• **SELECTED TEXT**
## START

2017 was a big year for eCommerce: B2B eCommerce skyrocketed, the buzz around AI reached a peak and mobile traffic began to outpace desktop traffic. 2018 is positioned to be another exciting year in commerce. Here are 4 predictions we expect to see in the coming year.
THE MOBILE WEB STRIKES BACK
Mobile has been top-of-mind for merchants for years, as shoppers become increasingly tech-savvy and demand seamless experiences across all channels. With mobile shopping rates growing at breakneck speeds—Cyber Monday 2017 was the first $2 billion mobile shopping day in the U.S.—it’s as important as ever that the process is frictionless. Yet mobile conversion has yet to catch up with mobile browsing rates.
In the year ahead, innovation will focus on improving the mobile web experience. In particular, Progressive Web Apps (PWAs) will be the tool to watch. PWAs are mobile apps that run in a web browser, bringing the convenience of native apps into the browser itself (from push notifications to quick loading). It’s still a relatively new technology, with only a handful of noteworthy examples on the market. There’s room for exciting growth, and brands will jump at the mobile web opportunity in 2018.
PRICE IS OUT. EXPERIENCE IS IN
Price has slowly become a secondary factor. We now live in a world where price matching is table stakes, so it largely doesn’t matter where you make a purchase because whatever you’ve found is likely the best price out there. As a result, the onus is now on merchants to provide stellar experiences that attract and retain customers. To do so, they must respond to shoppers’ demands for consistency and ease. That’s why Amazon’s marketplace has been so successful—from reliable two-day shipping to an inherent trust that you’re buying from a reliable brand, the experience is solid. Anyone looking to compete must focus on the unique brand promise that will make them stand out across every touch point, from convenience to delivery, content quality, and browsing. Merchants that go out of their way to give customers all of the information and care they could possibly want will ensure that they don’t look elsewhere.

## END

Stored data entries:
## START

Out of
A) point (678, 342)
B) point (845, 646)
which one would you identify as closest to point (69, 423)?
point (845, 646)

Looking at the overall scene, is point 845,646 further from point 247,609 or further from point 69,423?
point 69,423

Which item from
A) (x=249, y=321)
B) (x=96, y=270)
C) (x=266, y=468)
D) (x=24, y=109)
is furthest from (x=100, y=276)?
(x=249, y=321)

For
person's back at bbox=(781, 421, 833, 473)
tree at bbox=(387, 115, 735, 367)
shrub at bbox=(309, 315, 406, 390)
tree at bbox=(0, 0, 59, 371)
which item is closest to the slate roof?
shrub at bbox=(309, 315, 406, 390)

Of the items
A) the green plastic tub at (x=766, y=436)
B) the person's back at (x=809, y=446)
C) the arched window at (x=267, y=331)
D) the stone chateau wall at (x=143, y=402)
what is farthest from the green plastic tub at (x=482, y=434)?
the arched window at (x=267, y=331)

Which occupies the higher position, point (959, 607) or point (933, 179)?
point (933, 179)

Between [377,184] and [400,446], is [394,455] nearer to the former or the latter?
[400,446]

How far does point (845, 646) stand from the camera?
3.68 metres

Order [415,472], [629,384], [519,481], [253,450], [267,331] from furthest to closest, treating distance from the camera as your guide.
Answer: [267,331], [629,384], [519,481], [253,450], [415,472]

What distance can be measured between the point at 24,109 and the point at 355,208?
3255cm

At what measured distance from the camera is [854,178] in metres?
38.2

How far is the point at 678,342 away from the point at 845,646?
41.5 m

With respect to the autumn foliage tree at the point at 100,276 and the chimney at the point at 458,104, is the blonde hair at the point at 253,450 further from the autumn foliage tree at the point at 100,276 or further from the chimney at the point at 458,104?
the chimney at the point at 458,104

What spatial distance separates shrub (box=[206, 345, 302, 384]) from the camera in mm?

## END

• **EXERCISE TASK 1**
Answer these questions from the article on 2018 eCommerce predictions:
(a) Which day was the first $2 billion mobile shopping day in the U.S.?
(b) What are Progressive Web Apps, according to the article?
(c) What kind of shipping does the article credit to Amazon's marketplace?
• **EXERCISE TASK 2**
Pick up the article on 2018 eCommerce predictions after its last sentence and keep writing it.
The records were gathered from a separate source.

• **RIGHT ANSWER 1**
(a) Cyber Monday 2017
(b) Mobile apps that run in a web browser
(c) Reliable two-day shipping

• **RIGHT ANSWER 2**
IT’S FINALLY TIME FOR DISRUPTION IN DELIVERY
Delivery is poised for tremendous disruption in 2018. We’re already seeing improvements with tools like IoT connected devices that offer better tracking and monitoring deliveries in real-time, and Amazon recently announced plans for in-home delivery. The transition to granting remote access to our homes marks an enormous psychological and social shift, and there are still many hurdles before we reach a world where this is standard procedure. Not only do these new delivery options demand an unprecedented degree of customer trust, but they require significant regulatory shifts as well, such as background checks of delivery people. Despite the challenges, the opportunities for disrupting the delivery experience are plentiful, from delivery timeframes, to return logistics. In 2018, merchants will continue making great strides in transforming this traditional sticking point in the eCommerce experience, making it so seamless that it’s practically forgotten.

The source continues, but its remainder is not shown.